ベルギー人シェフに聞く、自然や食材を尊重する文化を表す日本食の魅力

(ベルギー、日本)

ブリュッセル発

2023年12月15日

「世界最高の野菜レストラン」を毎年発表している食団体「We're Smart World」(本部ブリュッセル)が、女性シェフ支援を目的として2023年に新設した「世界最優秀女性ベジタブルシェフ賞」に日本人女性シェフを選出した。受賞したのは、新潟県南魚沼市にある宿泊施設「里山十帖」のレストラン「早苗饗(さなぶり)」の桑木野恵子シェフで、10月24日にブリュッセルで授賞式が開かれた(プレスリリース外部サイトへ、新しいウィンドウで開きます)。主催団体の設立者でベルギー人シェフのフランク・フォル氏に、活動目的や日本の食文化や日本人シェフの印象などを聞いた(2023年12月1日)。

「We’re Smart World」は、青果類の消費促進と栄養バランスの取れた食生活を推奨することを目的に1989年に設立。消費者や政策立案者、食品企業などへの啓発や助言、世界各地のレストランを評価付けしたオンライン・ガイドブックの発行、今回表彰のあった「We’re Smart Awards」の開催を通じたレストランやシェフの紹介に取り組んでいる。ベジタリアン(菜食主義)の推進ではないが、肉や魚介類よりも野菜を優先して取り入れるというスタイルだという。

フォル氏自身は、ベルギー国内外のレストランで修行後、1989年にベルギー・ルーバンのミシュラン星付きレストラン「サイア・ピノック」のオーナーシェフに就任。「青果類は様々な調理法が可能で、創造力をかき立てられる」と、野菜や果物を料理の主役にとらえはじめた。その後、健康や持続可能性に対する関心も深め、「We’re Smart World」を設立し、青果類を豊富に使ったバランスの良い食事を推奨するコンサルタントとしての活動を開始した。2005年に「サイア・ピノック」を売却し、現在はコンサルタント活動に専念している。

オンライン・ガイドブック「We're Smart Green Guide外部サイトへ、新しいウィンドウで開きます」には現在、日本のレストランが49店掲載されている。フォル氏は日本を定期的に訪れており、「特に地方で素材をうまく生かすシェフに出会う」と評価する。

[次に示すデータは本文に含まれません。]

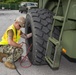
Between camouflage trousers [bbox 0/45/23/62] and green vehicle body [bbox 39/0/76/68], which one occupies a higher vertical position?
green vehicle body [bbox 39/0/76/68]

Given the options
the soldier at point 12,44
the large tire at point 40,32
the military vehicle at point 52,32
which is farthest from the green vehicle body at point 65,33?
the soldier at point 12,44

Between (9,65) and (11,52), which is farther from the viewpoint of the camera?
(11,52)

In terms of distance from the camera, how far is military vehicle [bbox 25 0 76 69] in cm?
384

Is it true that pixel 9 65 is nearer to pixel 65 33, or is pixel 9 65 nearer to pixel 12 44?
pixel 12 44

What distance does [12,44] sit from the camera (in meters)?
5.25

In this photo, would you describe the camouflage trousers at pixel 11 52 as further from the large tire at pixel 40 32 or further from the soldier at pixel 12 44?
the large tire at pixel 40 32

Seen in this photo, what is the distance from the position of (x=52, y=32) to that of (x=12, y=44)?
1.01 m

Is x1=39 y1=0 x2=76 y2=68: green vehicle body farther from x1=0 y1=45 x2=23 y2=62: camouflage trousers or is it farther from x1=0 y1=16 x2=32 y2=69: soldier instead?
x1=0 y1=45 x2=23 y2=62: camouflage trousers

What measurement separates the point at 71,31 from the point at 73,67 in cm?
142

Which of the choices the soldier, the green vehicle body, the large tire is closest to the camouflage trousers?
the soldier

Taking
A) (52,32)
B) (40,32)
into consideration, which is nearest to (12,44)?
(40,32)

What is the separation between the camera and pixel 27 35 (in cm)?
549

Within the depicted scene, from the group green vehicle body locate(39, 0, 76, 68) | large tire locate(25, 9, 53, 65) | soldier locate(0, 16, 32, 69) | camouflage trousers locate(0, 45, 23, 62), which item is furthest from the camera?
camouflage trousers locate(0, 45, 23, 62)

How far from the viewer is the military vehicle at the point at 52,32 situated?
12.6 feet
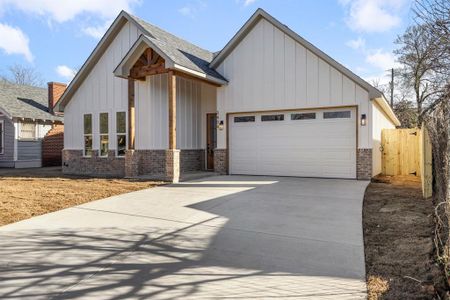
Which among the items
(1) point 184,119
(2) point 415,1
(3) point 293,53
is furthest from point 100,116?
(2) point 415,1

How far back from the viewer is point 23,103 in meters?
21.0

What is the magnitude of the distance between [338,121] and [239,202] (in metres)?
6.07

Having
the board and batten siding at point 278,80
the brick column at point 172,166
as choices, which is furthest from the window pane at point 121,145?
the board and batten siding at point 278,80

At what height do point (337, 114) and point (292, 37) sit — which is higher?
point (292, 37)

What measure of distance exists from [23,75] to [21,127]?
2598 centimetres

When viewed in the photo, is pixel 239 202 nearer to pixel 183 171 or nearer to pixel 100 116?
pixel 183 171

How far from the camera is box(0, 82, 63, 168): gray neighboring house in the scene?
767 inches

フォル氏は「日本には自然や相手を尊重する文化がある」として、料理にもそうした精神が表れていると話す。欧州人シェフの中には技巧に走る人も少なくない中、日本人シェフの食材そのものの味を生かす調理や、食材の旬と生産者を尊重する姿勢に感銘を受けたという。欧州の中では、北欧諸国のシェフが日本人シェフに共通する姿勢を持つと分析。薬膳に着想を得て食材や調理法を選択するのを、「論理的」で「欧州にはない発想」と関心を持つ。早苗饗を訪問した際、初代の世界最優秀女性ベジタブルシェフ賞を受賞した桑木野シェフから、食材の特徴や効能について解説を受けて強く印象に残ったという。食べる人の健康にも思いを寄せる点に、日本の「尊重する文化」の良さを感じているようだった。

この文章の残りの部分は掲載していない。